Chronic inflammation of the stomach lining, whether caused by infection (commonly H. pylori), autoimmune processes, or long-term irritation, reduces hydrochloric acid production. Since stomach acid is the first thing needed to free B12 from food, chronic gastritis is one of the more common causes of B12 deficiency, particularly in older adults whose stomach lining has thinned with age.

Surgical Causes

Weight loss surgeries, particularly Roux-en-Y gastric bypass, physically rearrange the digestive tract. They reduce the size of the stomach (cutting intrinsic factor production) and reroute food past sections of the intestine (reducing absorption surface). In one long-term study following patients eight years after bariatric surgery, 80.7% had at least one nutritional deficiency despite good adherence to prescribed supplements. B12 deficiency rates were higher than in the general population across all procedure types.

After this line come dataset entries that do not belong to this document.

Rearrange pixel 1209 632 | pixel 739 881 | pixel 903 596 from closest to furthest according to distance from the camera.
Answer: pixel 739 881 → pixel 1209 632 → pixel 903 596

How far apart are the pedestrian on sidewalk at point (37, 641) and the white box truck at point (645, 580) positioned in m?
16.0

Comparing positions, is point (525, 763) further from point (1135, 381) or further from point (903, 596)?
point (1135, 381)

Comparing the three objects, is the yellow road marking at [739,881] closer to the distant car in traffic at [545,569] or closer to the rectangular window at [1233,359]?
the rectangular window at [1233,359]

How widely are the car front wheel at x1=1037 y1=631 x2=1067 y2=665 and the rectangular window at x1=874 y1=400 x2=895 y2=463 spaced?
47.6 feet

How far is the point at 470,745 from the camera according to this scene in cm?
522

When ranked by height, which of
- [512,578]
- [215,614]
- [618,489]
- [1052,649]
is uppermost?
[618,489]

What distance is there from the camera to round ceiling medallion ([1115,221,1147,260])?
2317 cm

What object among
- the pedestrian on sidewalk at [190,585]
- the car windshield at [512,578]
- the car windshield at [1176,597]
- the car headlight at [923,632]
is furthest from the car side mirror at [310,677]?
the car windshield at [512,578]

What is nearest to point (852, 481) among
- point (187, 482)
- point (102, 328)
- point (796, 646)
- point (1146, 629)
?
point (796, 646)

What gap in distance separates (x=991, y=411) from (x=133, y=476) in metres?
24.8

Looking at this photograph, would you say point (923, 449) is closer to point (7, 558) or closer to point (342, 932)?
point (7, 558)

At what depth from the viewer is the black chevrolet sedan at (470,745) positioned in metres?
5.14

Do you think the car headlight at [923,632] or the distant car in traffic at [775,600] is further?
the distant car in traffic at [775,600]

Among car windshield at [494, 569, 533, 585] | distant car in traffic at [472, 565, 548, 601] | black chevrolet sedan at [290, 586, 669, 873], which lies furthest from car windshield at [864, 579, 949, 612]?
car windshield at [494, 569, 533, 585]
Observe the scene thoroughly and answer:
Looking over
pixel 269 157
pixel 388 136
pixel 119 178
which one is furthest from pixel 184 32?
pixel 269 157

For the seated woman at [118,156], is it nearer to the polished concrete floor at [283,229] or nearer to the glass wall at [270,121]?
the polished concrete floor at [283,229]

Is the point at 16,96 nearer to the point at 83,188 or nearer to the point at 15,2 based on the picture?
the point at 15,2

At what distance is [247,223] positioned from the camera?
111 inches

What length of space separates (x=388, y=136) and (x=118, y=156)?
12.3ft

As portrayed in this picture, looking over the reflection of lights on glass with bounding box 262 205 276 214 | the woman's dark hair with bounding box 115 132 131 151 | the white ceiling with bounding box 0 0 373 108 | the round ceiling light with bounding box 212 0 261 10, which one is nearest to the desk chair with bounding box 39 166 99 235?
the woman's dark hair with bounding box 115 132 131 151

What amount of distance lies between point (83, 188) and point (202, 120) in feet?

Any surgery that removes part of the stomach or the terminal ileum, whether for weight loss, cancer, or Crohn’s disease, can permanently impair B12 absorption. These patients typically require lifelong B12 supplementation, often by injection.

Alcohol and B12

Chronic heavy drinking damages the digestive system at multiple points. Alcohol irritates and inflames the stomach lining, reducing acid production. It can also impair pancreatic function, which is needed to transfer B12 to intrinsic factor in the small intestine. The Cleveland Clinic lists alcohol use disorder as a direct cause of B12 deficiency because of this cumulative digestive damage. Reducing or eliminating alcohol can allow the gut to heal and restore some absorptive capacity, though long-standing damage may not fully reverse.

Nitrous Oxide Destroys Active B12

Nitrous oxide (laughing gas) doesn’t block absorption in the traditional sense. Instead, it destroys B12 that’s already in your body. The gas chemically reacts with the cobalt atom at the center of the B12 molecule, permanently inactivating it through a process that generates highly reactive oxidants and damages the enzymes that depend on B12. A single prolonged dental or surgical exposure is enough to cause problems in someone whose B12 is already borderline. Recreational use is an increasingly recognized cause of severe B12 deficiency, sometimes leading to nerve damage that can take months to recover from, if it recovers at all.

Age-Related Decline

Even without a specific disease or medication, B12 absorption naturally decreases with age. Older adults produce less stomach acid and less intrinsic factor. Estimates suggest that 6% or more of adults under 60 have B12 deficiency, with rates climbing higher in people over 60. This is why many health guidelines recommend that older adults get their B12 from supplements or fortified foods rather than relying solely on meat and dairy, since the crystalline form in supplements doesn’t need stomach acid to be freed from food proteins.

Why Deficiency Takes Years to Appear

Your liver is an efficient B12 warehouse. It stores enough to last years even if absorption stops completely. This means a new absorption problem, whether from starting metformin, developing pernicious anemia, or undergoing surgery, can take 5 to 10 years to produce noticeable symptoms. By the time fatigue, numbness, tingling, or cognitive changes appear, stores are deeply depleted. This long lag is why people with known risk factors benefit from periodic blood testing rather than waiting for symptoms.